Major General Terry de la Mesa Allen

Commander, U.S. 1st Infantry Division. Even his name swaggered, an admirer once wrote. Allen surely embodied the unofficial motto of his unit, the Big Red One: “Work hard and drink much, for somewhere they’re dreamin’ up a battle for the First.” If he was “the fightingest man I ever met,” as one aide averred, Allen also was innovative, tactically gifted, and devoted to both his men and to God. His penchant for provoking superiors would cause trouble, in Tunisia and again in Sicily. “The most difficult man with whom I have ever had to work,” Lieutenant General Omar N. Bradley said of him, “fiercely antagonistic to any echelon above that of division.”

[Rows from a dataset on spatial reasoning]
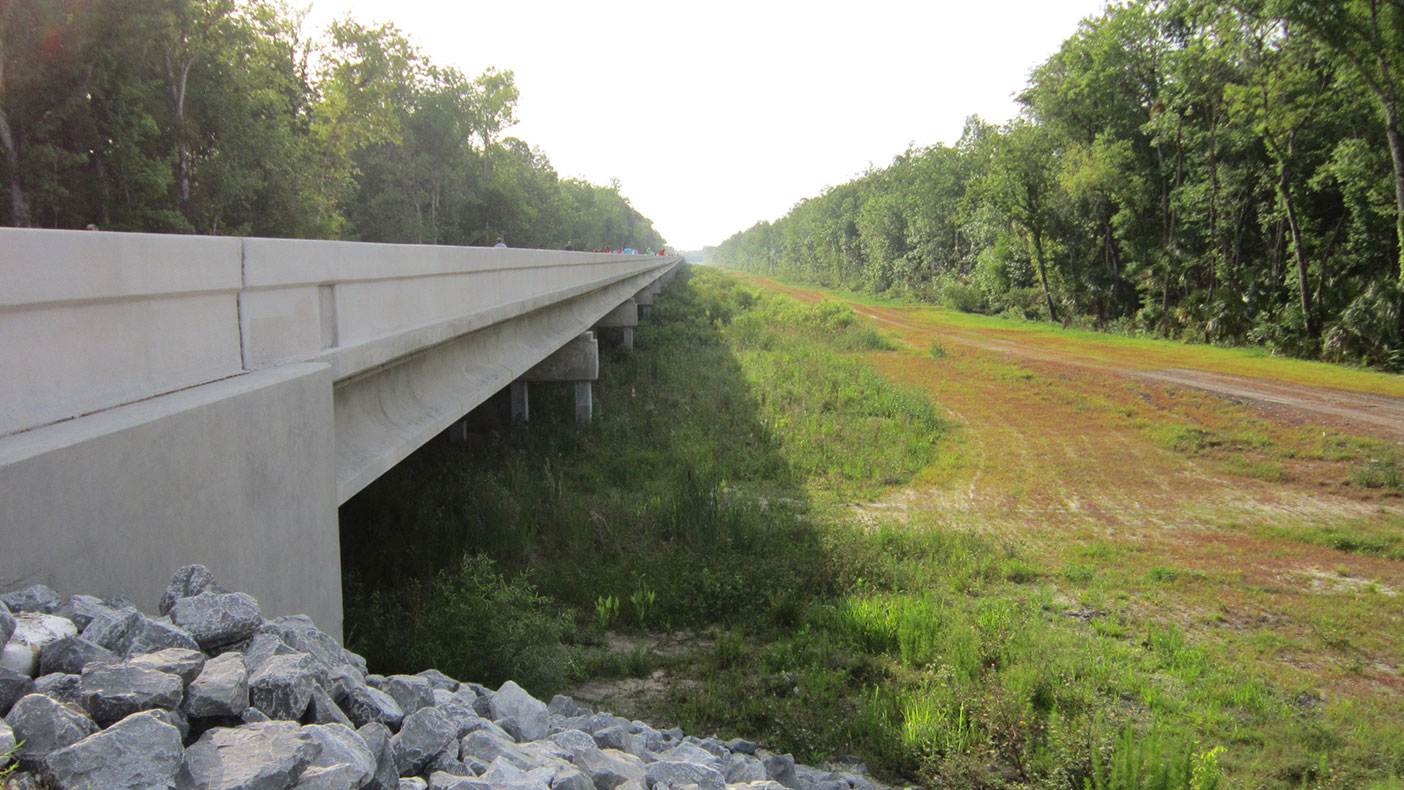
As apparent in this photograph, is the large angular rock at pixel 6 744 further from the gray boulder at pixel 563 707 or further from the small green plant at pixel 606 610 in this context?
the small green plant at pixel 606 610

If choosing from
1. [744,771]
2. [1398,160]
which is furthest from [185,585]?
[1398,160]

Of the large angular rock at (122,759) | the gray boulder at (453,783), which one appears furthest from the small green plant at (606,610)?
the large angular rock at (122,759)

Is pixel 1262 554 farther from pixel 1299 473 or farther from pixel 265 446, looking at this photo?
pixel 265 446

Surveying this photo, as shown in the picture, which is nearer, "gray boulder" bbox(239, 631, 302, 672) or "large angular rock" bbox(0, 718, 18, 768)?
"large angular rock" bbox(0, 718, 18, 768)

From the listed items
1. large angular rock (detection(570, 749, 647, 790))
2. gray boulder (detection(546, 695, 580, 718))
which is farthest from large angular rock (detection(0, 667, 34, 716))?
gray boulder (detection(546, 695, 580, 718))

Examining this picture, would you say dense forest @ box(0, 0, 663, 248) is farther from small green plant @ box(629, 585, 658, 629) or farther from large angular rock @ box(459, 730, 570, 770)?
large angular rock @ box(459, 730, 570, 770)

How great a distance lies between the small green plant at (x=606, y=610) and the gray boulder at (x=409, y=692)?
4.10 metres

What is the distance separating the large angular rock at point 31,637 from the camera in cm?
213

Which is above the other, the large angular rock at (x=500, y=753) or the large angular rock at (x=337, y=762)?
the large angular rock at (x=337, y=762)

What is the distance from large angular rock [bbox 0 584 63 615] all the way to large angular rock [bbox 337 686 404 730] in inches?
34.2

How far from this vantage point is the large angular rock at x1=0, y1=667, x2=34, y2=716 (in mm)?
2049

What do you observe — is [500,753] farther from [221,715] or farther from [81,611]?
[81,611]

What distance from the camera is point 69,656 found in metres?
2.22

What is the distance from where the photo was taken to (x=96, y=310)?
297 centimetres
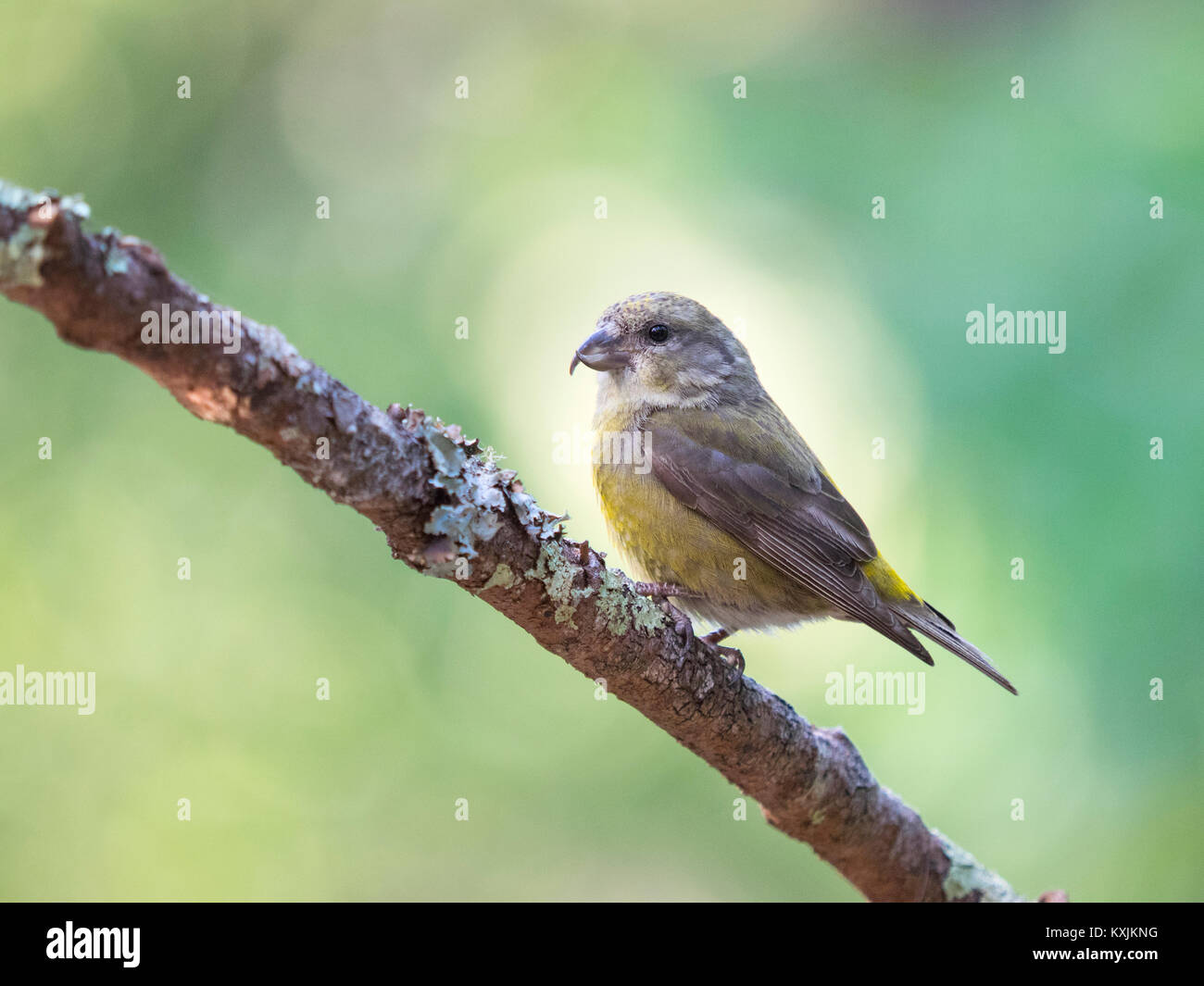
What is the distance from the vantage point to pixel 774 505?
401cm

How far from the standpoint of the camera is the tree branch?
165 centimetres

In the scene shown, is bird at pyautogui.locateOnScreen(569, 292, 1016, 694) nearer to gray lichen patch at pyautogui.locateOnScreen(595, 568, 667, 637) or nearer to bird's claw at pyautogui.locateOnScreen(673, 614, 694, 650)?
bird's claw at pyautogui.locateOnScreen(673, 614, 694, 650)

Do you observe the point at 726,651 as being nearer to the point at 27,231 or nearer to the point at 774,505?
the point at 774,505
---
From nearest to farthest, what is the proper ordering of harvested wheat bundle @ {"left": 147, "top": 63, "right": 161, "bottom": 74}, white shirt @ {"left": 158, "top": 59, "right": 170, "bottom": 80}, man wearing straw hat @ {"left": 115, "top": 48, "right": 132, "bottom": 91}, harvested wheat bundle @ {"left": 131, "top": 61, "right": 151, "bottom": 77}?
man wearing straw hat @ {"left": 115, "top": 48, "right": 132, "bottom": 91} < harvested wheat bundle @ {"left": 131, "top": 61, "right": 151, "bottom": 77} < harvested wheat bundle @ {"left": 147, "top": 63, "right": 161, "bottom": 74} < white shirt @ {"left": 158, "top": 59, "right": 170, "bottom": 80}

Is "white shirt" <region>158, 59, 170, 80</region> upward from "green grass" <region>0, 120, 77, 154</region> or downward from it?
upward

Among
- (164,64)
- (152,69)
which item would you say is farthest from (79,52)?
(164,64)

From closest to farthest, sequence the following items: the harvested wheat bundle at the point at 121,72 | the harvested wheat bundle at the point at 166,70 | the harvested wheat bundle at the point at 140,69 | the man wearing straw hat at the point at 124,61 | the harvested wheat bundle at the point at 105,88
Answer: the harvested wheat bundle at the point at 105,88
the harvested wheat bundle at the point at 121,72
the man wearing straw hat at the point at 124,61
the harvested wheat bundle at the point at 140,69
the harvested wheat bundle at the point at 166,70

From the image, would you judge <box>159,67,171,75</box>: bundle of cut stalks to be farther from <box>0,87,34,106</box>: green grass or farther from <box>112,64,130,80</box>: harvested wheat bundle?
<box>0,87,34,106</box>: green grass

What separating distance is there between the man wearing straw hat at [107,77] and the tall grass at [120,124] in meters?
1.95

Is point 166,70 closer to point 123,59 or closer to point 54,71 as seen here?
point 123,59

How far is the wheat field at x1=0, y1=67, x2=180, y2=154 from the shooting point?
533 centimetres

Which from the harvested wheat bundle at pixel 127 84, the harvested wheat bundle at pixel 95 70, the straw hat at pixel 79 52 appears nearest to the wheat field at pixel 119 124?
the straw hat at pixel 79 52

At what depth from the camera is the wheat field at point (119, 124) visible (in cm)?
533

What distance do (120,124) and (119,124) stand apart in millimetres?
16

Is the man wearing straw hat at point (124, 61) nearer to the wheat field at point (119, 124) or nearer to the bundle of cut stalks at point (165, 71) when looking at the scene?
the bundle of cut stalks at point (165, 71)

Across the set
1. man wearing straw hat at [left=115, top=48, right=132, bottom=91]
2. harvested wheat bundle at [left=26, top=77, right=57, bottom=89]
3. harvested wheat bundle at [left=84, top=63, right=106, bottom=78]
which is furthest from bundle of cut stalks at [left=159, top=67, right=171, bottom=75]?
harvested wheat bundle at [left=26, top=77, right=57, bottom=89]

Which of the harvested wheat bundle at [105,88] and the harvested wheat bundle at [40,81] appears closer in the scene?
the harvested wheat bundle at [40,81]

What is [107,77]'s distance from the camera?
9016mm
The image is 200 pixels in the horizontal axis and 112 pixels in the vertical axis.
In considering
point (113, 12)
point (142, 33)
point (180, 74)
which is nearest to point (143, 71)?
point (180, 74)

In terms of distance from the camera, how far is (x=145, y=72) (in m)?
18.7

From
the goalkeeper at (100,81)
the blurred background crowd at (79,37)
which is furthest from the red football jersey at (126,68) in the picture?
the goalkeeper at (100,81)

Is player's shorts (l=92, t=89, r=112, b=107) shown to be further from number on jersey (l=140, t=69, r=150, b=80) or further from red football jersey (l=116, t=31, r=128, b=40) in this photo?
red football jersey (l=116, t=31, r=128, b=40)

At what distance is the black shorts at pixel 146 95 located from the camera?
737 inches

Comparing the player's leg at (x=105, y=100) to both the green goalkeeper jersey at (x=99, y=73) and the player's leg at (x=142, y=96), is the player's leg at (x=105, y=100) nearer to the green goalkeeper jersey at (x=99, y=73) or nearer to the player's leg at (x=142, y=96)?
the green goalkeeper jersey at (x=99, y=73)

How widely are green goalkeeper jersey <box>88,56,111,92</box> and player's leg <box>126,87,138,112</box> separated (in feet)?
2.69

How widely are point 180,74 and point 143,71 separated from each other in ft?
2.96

WHAT THIS EXERCISE ASKS:
1. In the profile of Terry de la Mesa Allen, who called him "the most difficult man with whom I have ever had to work"?
2. Format the lines of the entries from the line containing "Is point 166,70" through the line containing "533 centimetres" as a numbered list, leaving out blank lines.
The entries have no connection to the text.

SOLVED TASKS:
1. Lieutenant General Omar N. Bradley

2.
1. Is point 166,70 closer to point 123,59 or closer to point 54,71 as seen here?
2. point 123,59
3. How far is the wheat field at x1=0, y1=67, x2=180, y2=154 from the shooting point?
4. 533 centimetres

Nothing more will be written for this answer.